Every relationship seeker has a unique set of reasons for why they are still single, which sets the scene for how much dating energy is left to risk. No one can tell another person when to try again, when to retreat, what to change, or how to approach the next opportunity. — Randi Gunther Ph.D.
The thing about the relationship is that people do not immediately learn to love someone. It takes a lot of effort, honesty, trust, loyalty, experience, bonding moments, and commitments to be able to secure a connection. Therefore, if someone in the relationship is not in the right mindset, all are going to get wasted. There will be tons of heartbreaks, anxiety, and even depression. So how will we determine if we are capable of handling a relationship?
We Put Others Happiness Firsts Before Ours
Yes, it is healthy when we try and prioritize our overall well-being. However, there is a thin line between finding balance and just being selfish. People will tell us that for us to love someone, we need to love ourselves first. That is true. We need to find ourselves first to know what necessary things we can contribute emotionally and mentally in a relationship. But being selfish is different. Because when a selfish individual attempt to show love to someone even if it is just a little, there is an automatic buildup of anxiety. The person will start to worry that everything will not last and all the things in the relationship will soon end in no time. However, when we are not deeply troubled with decision-making, and we always confront our pain and realize the areas we need to develop, we can certainly understand how a relationship should go.
If you’re trying to fill a void, you’ve probably not completed the “solo inner work” that needs to be accomplished so that you can see yourself as a whole, complete person without the need to be attached to another to complete you. — Suzanne Degges-White Ph.D.
We Know We Are Not Always Right
It is essential for both people in the relationship to feel hurt. That is necessary for growing and learning. However, pride often gets in the way of that. It is the most damaging thing that destroys a relationship. But when we know it is not worthy of being always right, then that means losing someone is. When we are not reluctant to apologize for our mistakes, and we value our partners’ feelings, then that is where we know our relationship matters. We do not fear of admitting that we are at fault at some things. We don’t complain about whether our partners will be responsible for handling conflicts either. What matters to us is the better measures we need to take in the future to avoid repeating the same mistakes over and over again.
Our Happiness Does Not Depend On Our Partner
It is okay to feel anxious every time we get away from our partners. However, there is no point in getting lost without them. If we entirely love our significant others, we don’t look at them as someone who can become an emotional protector. Our partners can also feel pain, and they also get worried at times. Therefore, thinking that they are invincible in everything is a worse thing to do. So when we fully understand that our happiness is not measured by possession, only then we can guarantee ourselves that we can handle the mishaps of the relationship no matter what. When we understand that codependency will only result in a lack of self-esteem, we can immediately take control and do things accordingly.

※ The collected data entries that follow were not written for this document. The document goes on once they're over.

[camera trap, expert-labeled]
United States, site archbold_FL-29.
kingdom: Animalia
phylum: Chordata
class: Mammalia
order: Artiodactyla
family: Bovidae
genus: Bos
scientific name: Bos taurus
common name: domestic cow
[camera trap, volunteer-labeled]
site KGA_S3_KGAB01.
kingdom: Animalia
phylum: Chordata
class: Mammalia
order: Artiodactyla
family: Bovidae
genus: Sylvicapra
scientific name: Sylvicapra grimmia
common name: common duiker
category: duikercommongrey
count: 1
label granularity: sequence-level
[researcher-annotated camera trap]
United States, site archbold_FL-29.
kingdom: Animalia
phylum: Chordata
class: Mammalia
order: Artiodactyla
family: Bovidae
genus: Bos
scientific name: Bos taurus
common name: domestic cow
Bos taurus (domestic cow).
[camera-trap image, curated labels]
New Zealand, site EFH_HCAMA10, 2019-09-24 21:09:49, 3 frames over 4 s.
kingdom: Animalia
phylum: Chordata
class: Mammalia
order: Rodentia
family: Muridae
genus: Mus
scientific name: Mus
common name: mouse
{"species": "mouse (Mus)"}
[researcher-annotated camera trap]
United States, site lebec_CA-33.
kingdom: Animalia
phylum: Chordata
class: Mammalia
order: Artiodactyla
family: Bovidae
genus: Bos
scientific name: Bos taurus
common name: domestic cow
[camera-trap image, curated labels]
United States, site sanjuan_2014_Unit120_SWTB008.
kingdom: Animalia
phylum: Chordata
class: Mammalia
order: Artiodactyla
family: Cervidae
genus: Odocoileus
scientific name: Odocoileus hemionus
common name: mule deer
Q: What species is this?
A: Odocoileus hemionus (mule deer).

When you accept and love yourself, you don’t need someone else’s approval or love, and you are likely to believe that you will find someone who you will love, and who will love you. — LESLIE BECKER-PHELPS, PHD
Honestly, it is not about who was wrong or right in the relationship. What matters is the focus we and our significant others have to handle the issues of the relationship individually. No can tell us how we should manage a commitment because every individual differs in their needs. And as long as we are competent in learning and developing ourselves for the better, then we can say that things will soon become okay. The relationship creates no certainty. The only way we positively handle is by determining how much we are willing to give and sacrifice to make the relationship work.